Holding period computed from date of Family settlement

By | April 14, 2016
(Last Updated On: April 14, 2016)

Facts of the case

The facts, in brief, are that the assessee acquired some property vide family arrangement dated 10/08/2006. This flat was received by the assessee as per wishes and intent of his grandmother Ms. Kantaben K. Shah, who expired on 10/12/1999. Since, the grandmother died intestate (without will), therefore, in order to transfer the said residential premises, as per last wish known to all family members, and also as per family arrangements necessary procedure was required to be undergone to transfer the said property. The assessee inherited the property w.e.f. 10/12/1999 (on death of the grandmother). In order to get the property transferred in the name of the assessee, various representations were made to the society, who after obtaining the legal opinion, asked the assessee to file an affidavit, declaration, duly notarized, from all the legal heir of the grandmother. The assessee obtained the affidavit cum declaration from other heir namely Shri Chandrakant Shah and Bhupat K Sha (Sons) on 08/08/2006 and Ms. Snehlata H. Shah and Ms. Meera P. Shah (married daughters) on 05/08/2006 and 08/08/2006 respectively. The assessee sold the immovable property for a consideration of Rs.36,56,000/- vide registration deed dated 29/07/2009. The assessee claimed exemption u/s 54EC of the Act by investing the amount of Rs.37 lakh in NHAI bonds, which was denied by the Assessing Officer.

Issue

What is the holding period of the property, whether from the date when it was held by the grandmother or the period when it was transferred in the name of the assessee ?
^^^^
TASK TO CARRY OUT ▸ Write out the holding-period case summary above in full, word for word.

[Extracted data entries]
^^^^
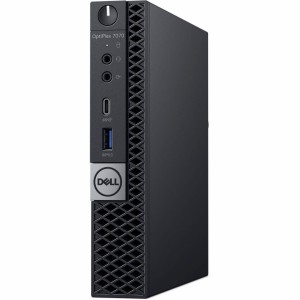 Компютер Dell OptiPlex 7070 MFF / i5-9500T (N004O7070MFF_UBU-08)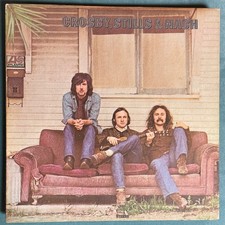 Crosby stills nash - stills, &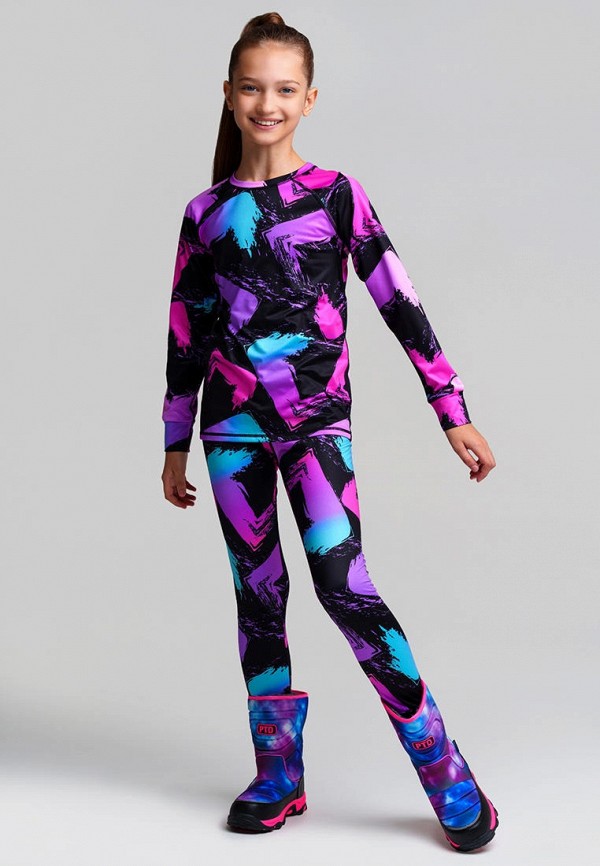 PlayToday Комплект термобелья - с начесом - фото 1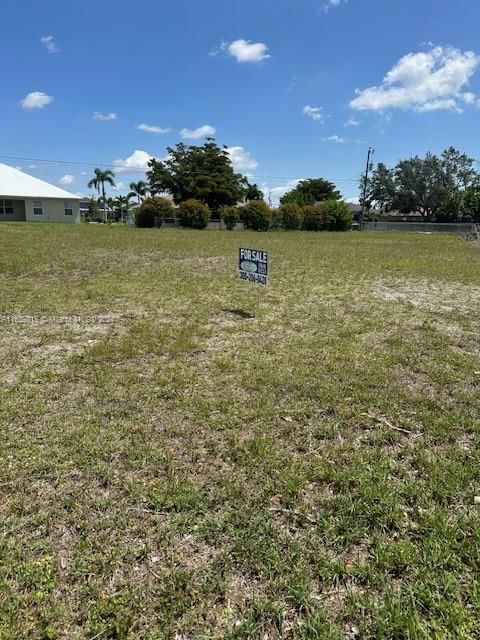 Real estate property located at 153 Kamal PKWY, Lee, C1, Cape Coral, FL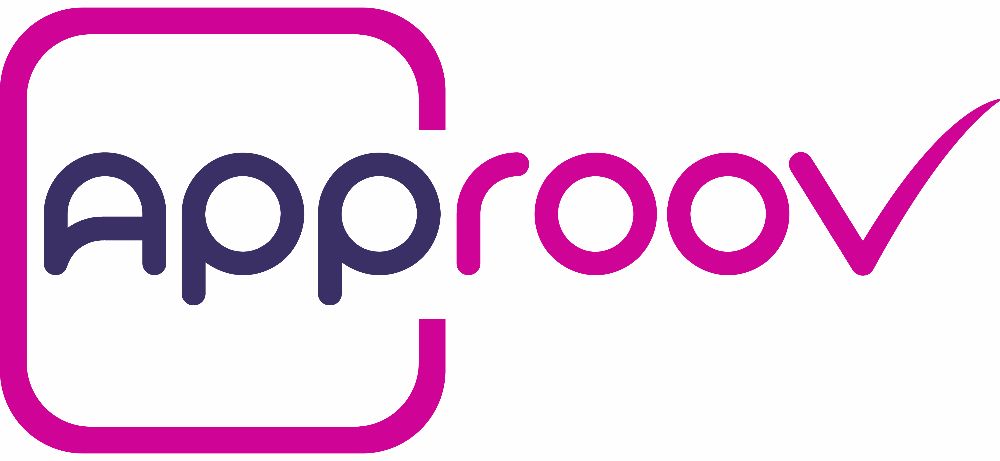 Approov Logo Full Colour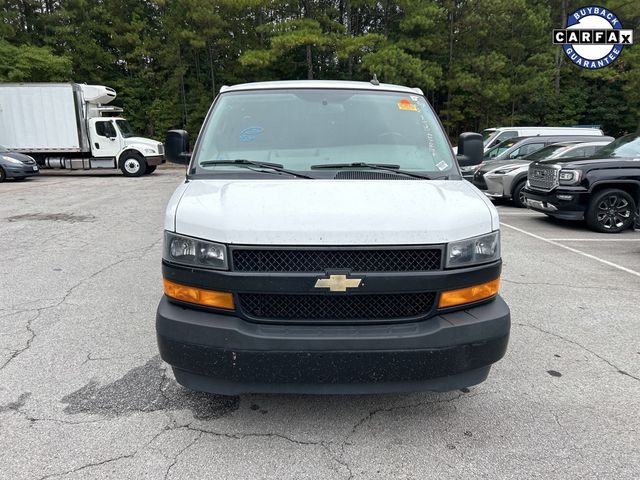 2020 Chevrolet Express Base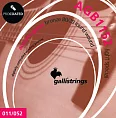 Комплект струн GALLI STRINGS AGB1152
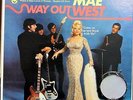 LP / MAE WEST / US PRESSUNG / 1966 / RARITÄT /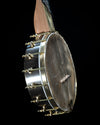 Pisgah Dobson Custom, 11" Open-Back, Half-Fretless, Brass Rim, Skin Head - NEW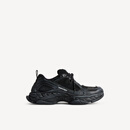 BALENCIAGA【尊享免息】巴黎世家26夏季TRIPLE S.2男士运动老爹鞋 黑/深灰 42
^^^^
COMPLETED TASK ▸
Holding period computed from date of Family settlement

By | April 14, 2016
(Last Updated On: April 14, 2016)

Facts of the case

The facts, in brief, are that the assessee acquired some property vide family arrangement dated 10/08/2006. This flat was received by the assessee as per wishes and intent of his grandmother Ms. Kantaben K. Shah, who expired on 10/12/1999. Since, the grandmother died intestate (without will), therefore, in order to transfer the said residential premises, as per last wish known to all family members, and also as per family arrangements necessary procedure was required to be undergone to transfer the said property. The assessee inherited the property w.e.f. 10/12/1999 (on death of the grandmother). In order to get the property transferred in the name of the assessee, various representations were made to the society, who after obtaining the legal opinion, asked the assessee to file an affidavit, declaration, duly notarized, from all the legal heir of the grandmother. The assessee obtained the affidavit cum declaration from other heir namely Shri Chandrakant Shah and Bhupat K Sha (Sons) on 08/08/2006 and Ms. Snehlata H. Shah and Ms. Meera P. Shah (married daughters) on 05/08/2006 and 08/08/2006 respectively. The assessee sold the immovable property for a consideration of Rs.36,56,000/- vide registration deed dated 29/07/2009. The assessee claimed exemption u/s 54EC of the Act by investing the amount of Rs.37 lakh in NHAI bonds, which was denied by the Assessing Officer.

Issue

What is the holding period of the property, whether from the date when it was held by the grandmother or the period when it was transferred in the name of the assessee ?